Yılın bir günü. 1 Mayıs. Tüm dünyada emeğin, alın terinin, çalışanın günü olarak kutlanıyor.
Türkiye’de de adı "Emek ve Dayanışma Günü." Ancak sokağa çıktığınızda, kamu hastanesinde iğne yapan hemşireyi, çöpleri toplayan belediye işçisini, otobüs kullanan şoförü, santralde nöbet tutan teknisyeni görüyorsunuz. Yani bayram ilan edilen günde dahi işçiler iş başında. O halde sormak gerek: Bu bayram gerçekten kimin?
İşçi olmak Türkiye'de zordur. Sadece fiziksel olarak ağır koşullarda çalıştıkları için değil, aynı zamanda üzerlerine yüklenen adaletsiz vergi yükü, düşük ücret politikası ve sendikasızlaştırma çabaları nedeniyle de zordur.
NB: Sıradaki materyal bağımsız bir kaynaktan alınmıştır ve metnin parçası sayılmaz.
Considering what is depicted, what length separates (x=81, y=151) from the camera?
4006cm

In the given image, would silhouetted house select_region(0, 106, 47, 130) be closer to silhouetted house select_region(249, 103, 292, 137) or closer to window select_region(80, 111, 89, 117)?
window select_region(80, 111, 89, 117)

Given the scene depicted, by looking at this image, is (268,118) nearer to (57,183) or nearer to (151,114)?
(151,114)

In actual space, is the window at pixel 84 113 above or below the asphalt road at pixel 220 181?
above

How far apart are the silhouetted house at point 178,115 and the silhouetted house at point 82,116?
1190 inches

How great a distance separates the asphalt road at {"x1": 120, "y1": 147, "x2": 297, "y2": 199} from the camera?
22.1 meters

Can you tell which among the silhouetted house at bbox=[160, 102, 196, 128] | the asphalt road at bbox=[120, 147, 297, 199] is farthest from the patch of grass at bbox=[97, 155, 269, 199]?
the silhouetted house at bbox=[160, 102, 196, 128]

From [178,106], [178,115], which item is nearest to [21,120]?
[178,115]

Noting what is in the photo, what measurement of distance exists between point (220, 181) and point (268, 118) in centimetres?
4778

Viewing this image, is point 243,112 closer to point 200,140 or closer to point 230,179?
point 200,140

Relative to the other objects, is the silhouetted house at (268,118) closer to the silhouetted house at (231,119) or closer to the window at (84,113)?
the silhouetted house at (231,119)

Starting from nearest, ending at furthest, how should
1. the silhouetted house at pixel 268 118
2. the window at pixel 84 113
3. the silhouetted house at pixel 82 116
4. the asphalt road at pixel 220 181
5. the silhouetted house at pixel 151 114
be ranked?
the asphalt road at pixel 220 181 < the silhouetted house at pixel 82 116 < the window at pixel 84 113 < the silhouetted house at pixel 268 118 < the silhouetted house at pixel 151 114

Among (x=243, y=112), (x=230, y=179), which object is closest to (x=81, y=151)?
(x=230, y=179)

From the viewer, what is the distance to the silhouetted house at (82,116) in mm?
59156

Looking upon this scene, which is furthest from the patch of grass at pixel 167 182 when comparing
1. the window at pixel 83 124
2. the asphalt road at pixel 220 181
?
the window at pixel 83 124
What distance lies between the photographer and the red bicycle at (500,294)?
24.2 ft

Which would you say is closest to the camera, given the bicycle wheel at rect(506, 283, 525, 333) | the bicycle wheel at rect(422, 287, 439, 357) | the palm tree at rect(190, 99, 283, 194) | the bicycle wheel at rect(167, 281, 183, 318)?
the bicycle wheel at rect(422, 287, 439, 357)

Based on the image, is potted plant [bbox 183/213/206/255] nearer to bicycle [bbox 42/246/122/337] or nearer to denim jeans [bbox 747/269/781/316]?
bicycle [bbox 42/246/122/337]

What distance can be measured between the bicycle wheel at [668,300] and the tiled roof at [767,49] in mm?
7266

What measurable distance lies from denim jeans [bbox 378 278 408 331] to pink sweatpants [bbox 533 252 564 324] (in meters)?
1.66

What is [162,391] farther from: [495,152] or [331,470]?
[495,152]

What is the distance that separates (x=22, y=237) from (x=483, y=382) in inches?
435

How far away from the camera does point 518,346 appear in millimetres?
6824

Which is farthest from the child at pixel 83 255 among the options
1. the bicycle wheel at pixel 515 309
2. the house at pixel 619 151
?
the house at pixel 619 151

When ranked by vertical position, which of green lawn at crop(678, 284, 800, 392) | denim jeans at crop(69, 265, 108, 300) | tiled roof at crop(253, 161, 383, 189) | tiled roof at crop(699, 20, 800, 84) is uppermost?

Bir asgari ücretlinin maaşından bile gelir vergisi kesilirken, büyük sermayelerin vergi teşviklerinden faydalanması adalet duygusunu yaralar.
Çalışma saatleri uzun, ücretler yetersiz, barınma ve ulaşım masrafları gittikçe artarken, işçi en temel ihtiyaçlarını karşılamakta zorlanır. Öte yandan iş güvenliği hâlâ pek çok sektörde “kağıt üstünde” kalmakta, her yıl yüzlerce emekçi iş cinayetlerine kurban gitmektedir.
İşte böyle bir tabloda “bayram” kutlamak, bir ironiye dönüşüyor. Çünkü gerçek bayram, işçinin hakkını tam aldığı, alın terinin karşılığını eksiksiz gördüğü, insanca koşullarda çalıştığı, sendikal haklarının güvence altına alındığı bir düzende olur.
1 Mayıs, sadece bir takvim günü değil. Mücadele günüdür. Hatırlatma günüdür. "İşçi kardeşim, unutma: Bu ülkeyi sen ayakta tutuyorsun" deme günüdür.
Ve bu yüzden, 1 Mayıs’ın sadece tatil olması yetmez. Bu gün, işçinin varlığının gerçekten tanındığı, emeğin değersizleştirilmediği bir sistemin inşası için bir başlangıç olmalıdır.
Gerçek bayram, hak yerini bulduğunda kutlanır.